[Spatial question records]

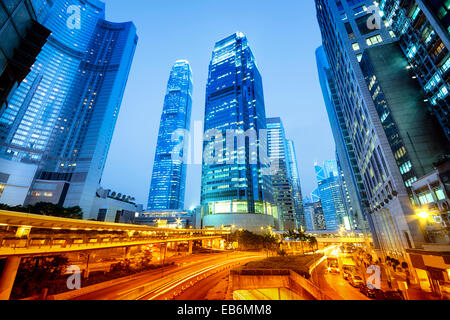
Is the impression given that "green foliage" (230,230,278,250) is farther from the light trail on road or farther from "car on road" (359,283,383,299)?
"car on road" (359,283,383,299)

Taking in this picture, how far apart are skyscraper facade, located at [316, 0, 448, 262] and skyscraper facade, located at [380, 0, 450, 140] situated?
2.39 metres

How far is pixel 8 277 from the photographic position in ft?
69.5

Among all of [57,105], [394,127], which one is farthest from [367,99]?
[57,105]

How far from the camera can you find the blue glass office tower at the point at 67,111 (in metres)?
93.4

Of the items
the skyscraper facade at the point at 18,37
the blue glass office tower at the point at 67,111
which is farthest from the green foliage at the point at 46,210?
the skyscraper facade at the point at 18,37

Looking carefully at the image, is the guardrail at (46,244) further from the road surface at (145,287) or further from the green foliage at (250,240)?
the green foliage at (250,240)

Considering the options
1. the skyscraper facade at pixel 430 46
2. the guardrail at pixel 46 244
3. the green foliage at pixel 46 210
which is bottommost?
the guardrail at pixel 46 244

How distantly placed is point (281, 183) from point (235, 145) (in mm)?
79412

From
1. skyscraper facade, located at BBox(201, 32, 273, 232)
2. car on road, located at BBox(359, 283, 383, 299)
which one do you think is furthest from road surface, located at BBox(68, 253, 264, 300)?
skyscraper facade, located at BBox(201, 32, 273, 232)

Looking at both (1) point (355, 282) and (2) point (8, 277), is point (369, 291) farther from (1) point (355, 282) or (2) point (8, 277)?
(2) point (8, 277)

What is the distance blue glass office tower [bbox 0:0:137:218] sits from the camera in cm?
9344

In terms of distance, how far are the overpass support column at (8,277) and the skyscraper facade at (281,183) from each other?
152 meters

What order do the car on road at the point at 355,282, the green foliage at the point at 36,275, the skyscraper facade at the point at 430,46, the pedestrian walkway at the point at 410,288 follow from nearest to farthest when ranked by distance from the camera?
the green foliage at the point at 36,275
the pedestrian walkway at the point at 410,288
the skyscraper facade at the point at 430,46
the car on road at the point at 355,282
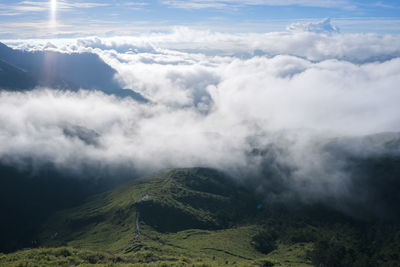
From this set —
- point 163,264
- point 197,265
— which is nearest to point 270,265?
point 197,265

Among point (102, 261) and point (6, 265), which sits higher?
point (6, 265)

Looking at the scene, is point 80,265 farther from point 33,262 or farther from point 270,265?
point 270,265

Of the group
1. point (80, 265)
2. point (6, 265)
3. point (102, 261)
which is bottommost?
point (102, 261)

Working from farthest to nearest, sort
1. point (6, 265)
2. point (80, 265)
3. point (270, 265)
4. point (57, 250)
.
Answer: point (270, 265) → point (57, 250) → point (80, 265) → point (6, 265)

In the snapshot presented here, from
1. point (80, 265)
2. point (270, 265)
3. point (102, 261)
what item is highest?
point (80, 265)

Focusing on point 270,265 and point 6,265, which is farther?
point 270,265

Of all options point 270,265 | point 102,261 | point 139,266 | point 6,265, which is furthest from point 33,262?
point 270,265

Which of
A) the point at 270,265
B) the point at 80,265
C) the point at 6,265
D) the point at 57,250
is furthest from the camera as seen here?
the point at 270,265

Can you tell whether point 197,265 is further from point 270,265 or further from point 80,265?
point 270,265

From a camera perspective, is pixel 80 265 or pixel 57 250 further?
pixel 57 250
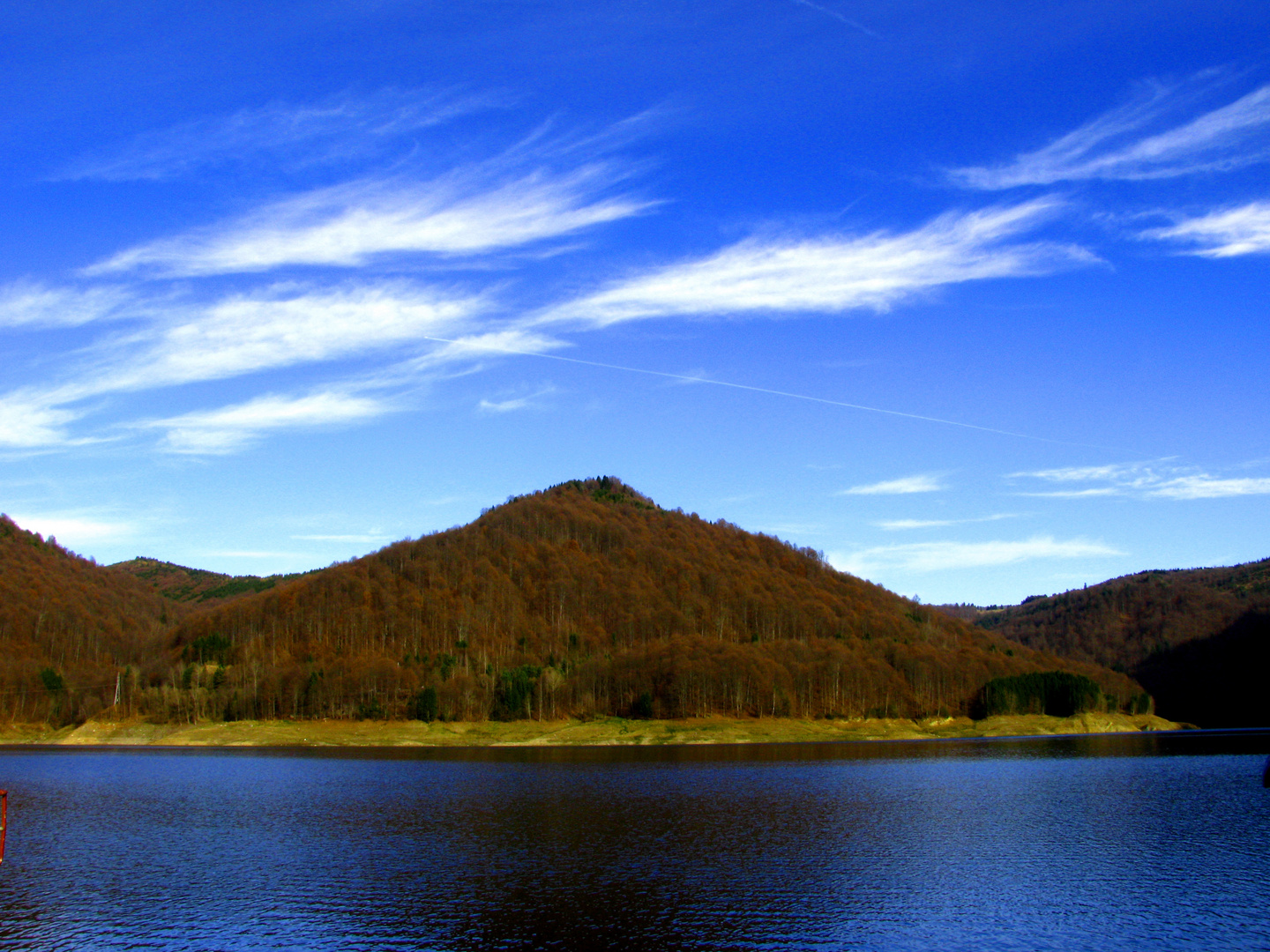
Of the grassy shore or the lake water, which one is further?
the grassy shore

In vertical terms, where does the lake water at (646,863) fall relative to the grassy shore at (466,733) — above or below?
above

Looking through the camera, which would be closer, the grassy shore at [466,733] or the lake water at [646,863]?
the lake water at [646,863]

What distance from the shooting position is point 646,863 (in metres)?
50.0

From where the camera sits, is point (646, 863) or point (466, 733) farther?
point (466, 733)

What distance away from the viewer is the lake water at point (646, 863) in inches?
1471

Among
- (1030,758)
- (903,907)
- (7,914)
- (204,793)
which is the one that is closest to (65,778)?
(204,793)

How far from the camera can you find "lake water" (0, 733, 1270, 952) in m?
37.4

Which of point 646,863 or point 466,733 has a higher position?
point 646,863

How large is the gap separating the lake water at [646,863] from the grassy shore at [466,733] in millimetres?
79934

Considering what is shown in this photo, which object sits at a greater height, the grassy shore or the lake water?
the lake water

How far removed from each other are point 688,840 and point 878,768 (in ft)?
184

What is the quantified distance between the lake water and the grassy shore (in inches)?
3147

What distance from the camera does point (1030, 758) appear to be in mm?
121750

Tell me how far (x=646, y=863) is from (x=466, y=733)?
13813cm
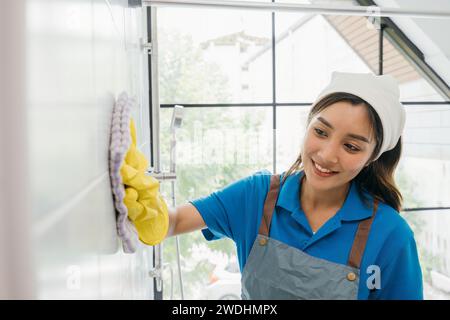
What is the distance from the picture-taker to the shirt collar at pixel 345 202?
3.38 feet

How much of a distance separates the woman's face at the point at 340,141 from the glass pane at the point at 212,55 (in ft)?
3.95

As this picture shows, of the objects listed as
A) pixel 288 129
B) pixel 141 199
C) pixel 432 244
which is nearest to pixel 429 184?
pixel 432 244

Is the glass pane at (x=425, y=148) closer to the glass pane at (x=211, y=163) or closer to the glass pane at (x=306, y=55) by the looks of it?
the glass pane at (x=306, y=55)

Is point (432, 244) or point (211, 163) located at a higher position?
point (211, 163)

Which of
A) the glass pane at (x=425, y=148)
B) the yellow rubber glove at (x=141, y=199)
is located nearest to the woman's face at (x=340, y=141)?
the yellow rubber glove at (x=141, y=199)

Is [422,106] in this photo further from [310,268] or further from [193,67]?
[310,268]

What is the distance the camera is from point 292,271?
104 cm

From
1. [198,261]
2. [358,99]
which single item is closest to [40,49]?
[358,99]

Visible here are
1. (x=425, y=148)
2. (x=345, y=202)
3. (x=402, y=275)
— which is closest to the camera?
(x=402, y=275)

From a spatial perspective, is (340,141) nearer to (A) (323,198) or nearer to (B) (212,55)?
(A) (323,198)

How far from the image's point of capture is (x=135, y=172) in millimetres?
616

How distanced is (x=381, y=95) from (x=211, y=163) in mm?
1286

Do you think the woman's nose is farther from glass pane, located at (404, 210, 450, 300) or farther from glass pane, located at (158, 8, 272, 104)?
glass pane, located at (404, 210, 450, 300)
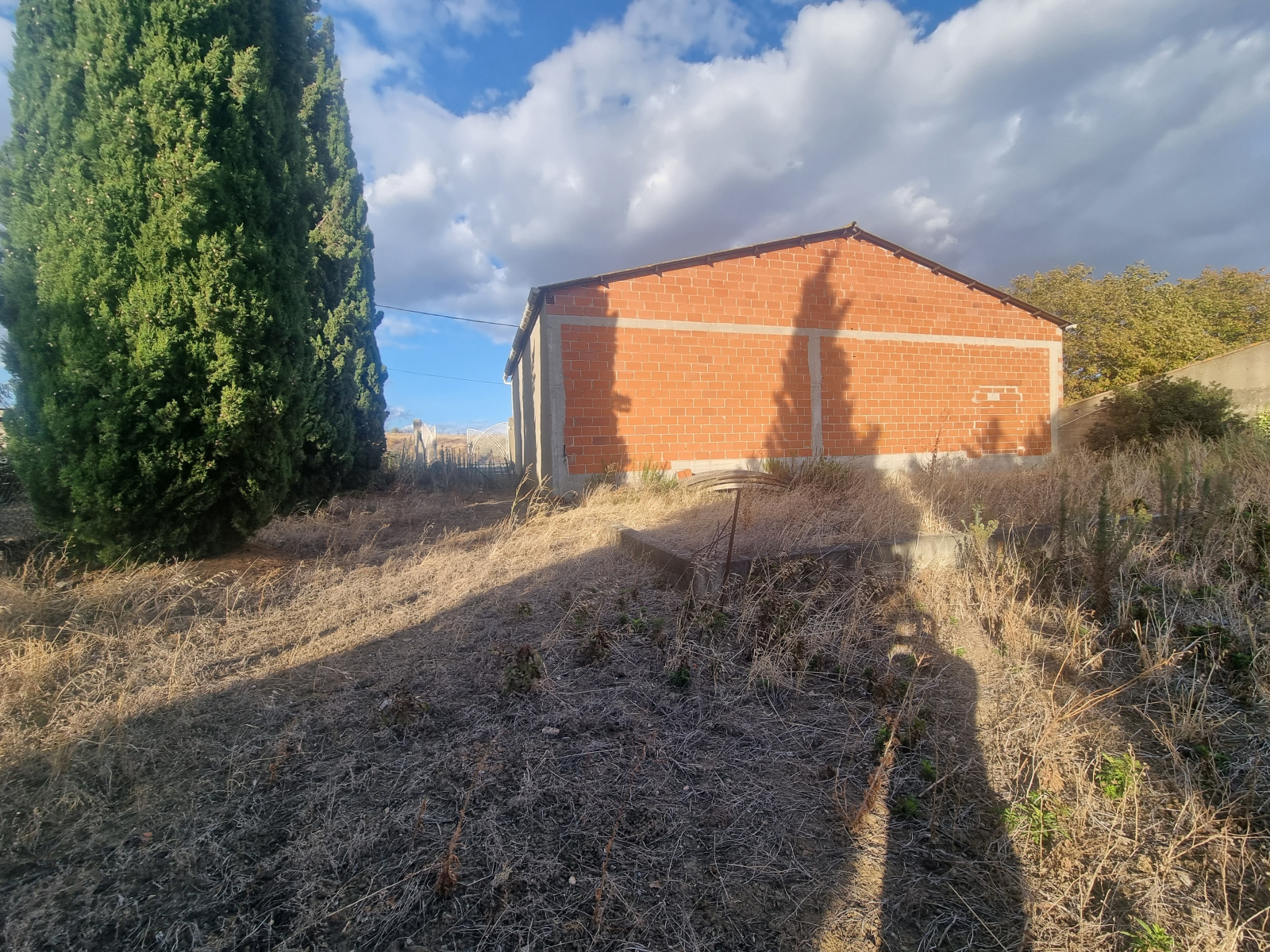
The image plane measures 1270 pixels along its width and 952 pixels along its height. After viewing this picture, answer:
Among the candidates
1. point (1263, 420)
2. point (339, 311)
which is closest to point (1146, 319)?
point (1263, 420)

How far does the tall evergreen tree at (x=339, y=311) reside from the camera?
959cm

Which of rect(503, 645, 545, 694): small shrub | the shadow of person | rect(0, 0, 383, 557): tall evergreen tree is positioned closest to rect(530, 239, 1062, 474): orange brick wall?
rect(0, 0, 383, 557): tall evergreen tree

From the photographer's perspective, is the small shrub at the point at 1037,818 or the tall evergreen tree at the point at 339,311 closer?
the small shrub at the point at 1037,818

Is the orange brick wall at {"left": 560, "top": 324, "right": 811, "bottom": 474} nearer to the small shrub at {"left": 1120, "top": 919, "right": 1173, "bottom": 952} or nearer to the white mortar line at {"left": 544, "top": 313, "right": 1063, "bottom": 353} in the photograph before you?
the white mortar line at {"left": 544, "top": 313, "right": 1063, "bottom": 353}

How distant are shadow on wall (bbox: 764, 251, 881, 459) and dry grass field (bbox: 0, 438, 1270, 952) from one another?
6615mm

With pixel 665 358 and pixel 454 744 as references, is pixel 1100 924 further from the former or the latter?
pixel 665 358

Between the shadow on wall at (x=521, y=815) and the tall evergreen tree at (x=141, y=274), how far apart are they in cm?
226

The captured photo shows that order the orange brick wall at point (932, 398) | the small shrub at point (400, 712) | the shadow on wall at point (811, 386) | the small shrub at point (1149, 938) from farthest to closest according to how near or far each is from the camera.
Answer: the orange brick wall at point (932, 398) < the shadow on wall at point (811, 386) < the small shrub at point (400, 712) < the small shrub at point (1149, 938)

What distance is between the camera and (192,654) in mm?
2854

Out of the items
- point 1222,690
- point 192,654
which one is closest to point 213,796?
point 192,654

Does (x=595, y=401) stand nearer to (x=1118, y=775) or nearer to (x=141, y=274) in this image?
(x=141, y=274)

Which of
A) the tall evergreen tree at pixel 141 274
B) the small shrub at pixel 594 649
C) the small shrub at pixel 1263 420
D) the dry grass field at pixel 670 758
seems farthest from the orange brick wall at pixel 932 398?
the tall evergreen tree at pixel 141 274

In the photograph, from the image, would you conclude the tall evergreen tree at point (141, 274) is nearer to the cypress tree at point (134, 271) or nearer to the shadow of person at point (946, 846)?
the cypress tree at point (134, 271)

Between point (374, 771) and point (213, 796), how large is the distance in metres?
0.48
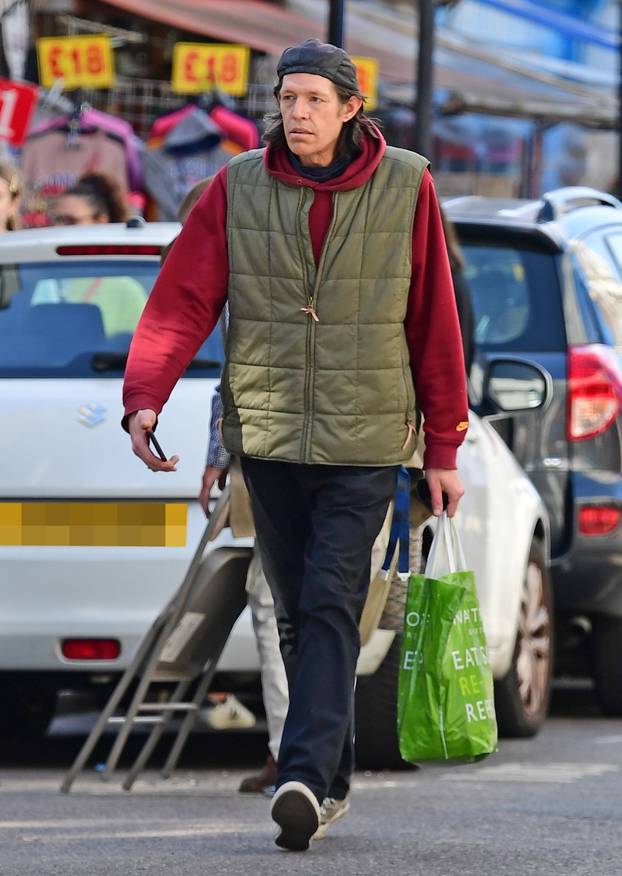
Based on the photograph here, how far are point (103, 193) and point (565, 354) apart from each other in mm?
3105

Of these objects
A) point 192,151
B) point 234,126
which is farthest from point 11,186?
point 234,126

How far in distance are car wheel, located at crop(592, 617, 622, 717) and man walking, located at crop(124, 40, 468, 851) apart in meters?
4.05

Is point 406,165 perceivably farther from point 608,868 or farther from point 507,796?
point 507,796

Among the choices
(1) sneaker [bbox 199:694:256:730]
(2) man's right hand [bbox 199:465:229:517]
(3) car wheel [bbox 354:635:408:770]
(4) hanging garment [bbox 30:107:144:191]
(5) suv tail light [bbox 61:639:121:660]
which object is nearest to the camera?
(2) man's right hand [bbox 199:465:229:517]

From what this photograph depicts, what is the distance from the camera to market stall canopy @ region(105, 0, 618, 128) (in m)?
18.9

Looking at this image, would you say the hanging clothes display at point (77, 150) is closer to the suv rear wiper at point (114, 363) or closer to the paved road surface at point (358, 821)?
the paved road surface at point (358, 821)

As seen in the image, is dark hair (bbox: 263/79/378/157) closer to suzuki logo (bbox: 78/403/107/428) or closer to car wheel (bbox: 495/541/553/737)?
suzuki logo (bbox: 78/403/107/428)

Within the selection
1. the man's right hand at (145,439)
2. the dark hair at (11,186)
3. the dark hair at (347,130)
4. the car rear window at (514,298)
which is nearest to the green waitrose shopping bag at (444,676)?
the man's right hand at (145,439)

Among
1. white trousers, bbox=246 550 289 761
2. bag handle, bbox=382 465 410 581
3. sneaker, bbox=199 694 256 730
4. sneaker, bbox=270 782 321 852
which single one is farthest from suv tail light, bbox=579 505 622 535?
sneaker, bbox=270 782 321 852

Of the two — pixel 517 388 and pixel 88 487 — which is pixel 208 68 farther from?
pixel 88 487

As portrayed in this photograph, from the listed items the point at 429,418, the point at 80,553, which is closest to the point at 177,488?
the point at 80,553

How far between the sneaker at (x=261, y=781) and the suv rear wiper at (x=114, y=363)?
3.91 ft

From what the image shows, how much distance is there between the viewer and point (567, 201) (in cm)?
916

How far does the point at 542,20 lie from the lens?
969 inches
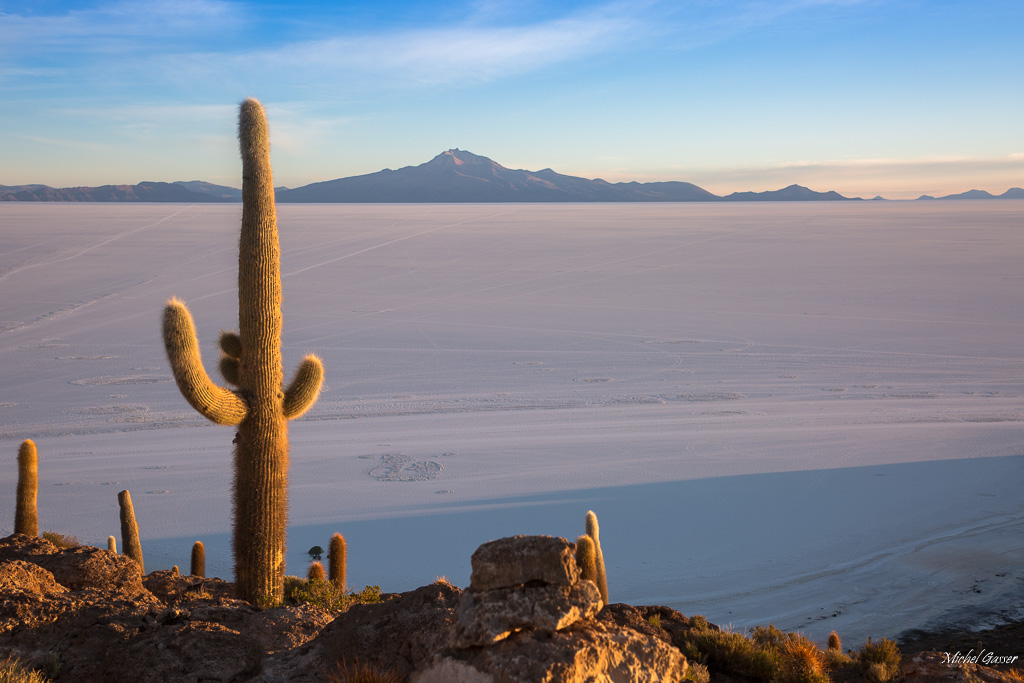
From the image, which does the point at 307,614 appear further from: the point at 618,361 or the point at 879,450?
the point at 618,361

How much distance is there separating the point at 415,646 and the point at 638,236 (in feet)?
242

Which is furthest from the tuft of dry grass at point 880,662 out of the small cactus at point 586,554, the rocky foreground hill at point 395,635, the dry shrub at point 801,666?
the small cactus at point 586,554

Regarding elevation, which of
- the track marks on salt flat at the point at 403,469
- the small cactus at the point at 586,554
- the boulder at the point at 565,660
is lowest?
the track marks on salt flat at the point at 403,469

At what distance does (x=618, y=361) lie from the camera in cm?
2834

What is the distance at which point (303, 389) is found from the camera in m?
9.02

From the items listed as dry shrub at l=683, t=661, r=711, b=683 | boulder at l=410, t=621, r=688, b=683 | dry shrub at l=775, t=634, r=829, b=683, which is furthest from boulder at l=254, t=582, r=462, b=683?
dry shrub at l=775, t=634, r=829, b=683

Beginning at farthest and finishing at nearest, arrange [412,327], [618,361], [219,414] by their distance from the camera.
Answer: [412,327]
[618,361]
[219,414]

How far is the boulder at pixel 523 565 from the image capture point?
171 inches

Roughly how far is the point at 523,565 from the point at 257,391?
201 inches

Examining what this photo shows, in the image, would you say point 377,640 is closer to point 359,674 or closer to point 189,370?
point 359,674

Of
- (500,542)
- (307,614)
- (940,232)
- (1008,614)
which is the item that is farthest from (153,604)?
(940,232)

→ BRIEF
Reproduce verbatim every line from the one containing "Examining what this" through the final line of the records, including both of those lines.

→ PROBLEM SOLUTION
Examining what this photo shows, in the image, would you say point 377,640 is closer to point 359,674 or closer to point 189,370?
point 359,674

Of
- (500,542)
- (307,614)
- (940,232)
- (1008,614)
which is the item that is farthest from (153,604)?
(940,232)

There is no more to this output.